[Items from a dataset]
———
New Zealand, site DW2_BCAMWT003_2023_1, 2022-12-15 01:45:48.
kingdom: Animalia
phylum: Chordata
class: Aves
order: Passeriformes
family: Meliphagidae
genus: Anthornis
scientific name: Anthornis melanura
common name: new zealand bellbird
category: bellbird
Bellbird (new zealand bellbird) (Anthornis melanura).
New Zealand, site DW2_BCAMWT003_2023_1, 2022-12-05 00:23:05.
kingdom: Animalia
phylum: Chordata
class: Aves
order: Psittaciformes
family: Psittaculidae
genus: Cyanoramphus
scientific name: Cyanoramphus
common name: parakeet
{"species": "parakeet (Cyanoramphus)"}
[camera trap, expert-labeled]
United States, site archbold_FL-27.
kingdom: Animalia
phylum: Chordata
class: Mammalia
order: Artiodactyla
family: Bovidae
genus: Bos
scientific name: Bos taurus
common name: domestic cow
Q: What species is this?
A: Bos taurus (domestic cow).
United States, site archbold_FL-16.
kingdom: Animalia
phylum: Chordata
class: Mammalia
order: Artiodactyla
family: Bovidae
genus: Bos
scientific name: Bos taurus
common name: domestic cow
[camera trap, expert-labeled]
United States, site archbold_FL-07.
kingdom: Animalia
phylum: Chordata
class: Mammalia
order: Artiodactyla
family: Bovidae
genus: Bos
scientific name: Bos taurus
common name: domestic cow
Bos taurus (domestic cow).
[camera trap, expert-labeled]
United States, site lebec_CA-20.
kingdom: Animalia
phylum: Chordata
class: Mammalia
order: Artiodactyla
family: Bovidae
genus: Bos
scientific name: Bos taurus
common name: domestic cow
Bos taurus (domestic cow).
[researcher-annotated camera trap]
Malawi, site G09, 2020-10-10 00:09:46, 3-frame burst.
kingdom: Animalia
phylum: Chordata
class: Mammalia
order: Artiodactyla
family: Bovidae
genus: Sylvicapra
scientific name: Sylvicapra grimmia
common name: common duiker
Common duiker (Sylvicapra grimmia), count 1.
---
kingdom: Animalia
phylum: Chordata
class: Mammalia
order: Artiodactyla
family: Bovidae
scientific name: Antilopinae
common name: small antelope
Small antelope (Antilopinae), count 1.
———
§ **TASK INSTRUCTIONS**: The answer should be one number: how many lines in the data contain the word "States".

§ **EXPECTED ANSWER**: 4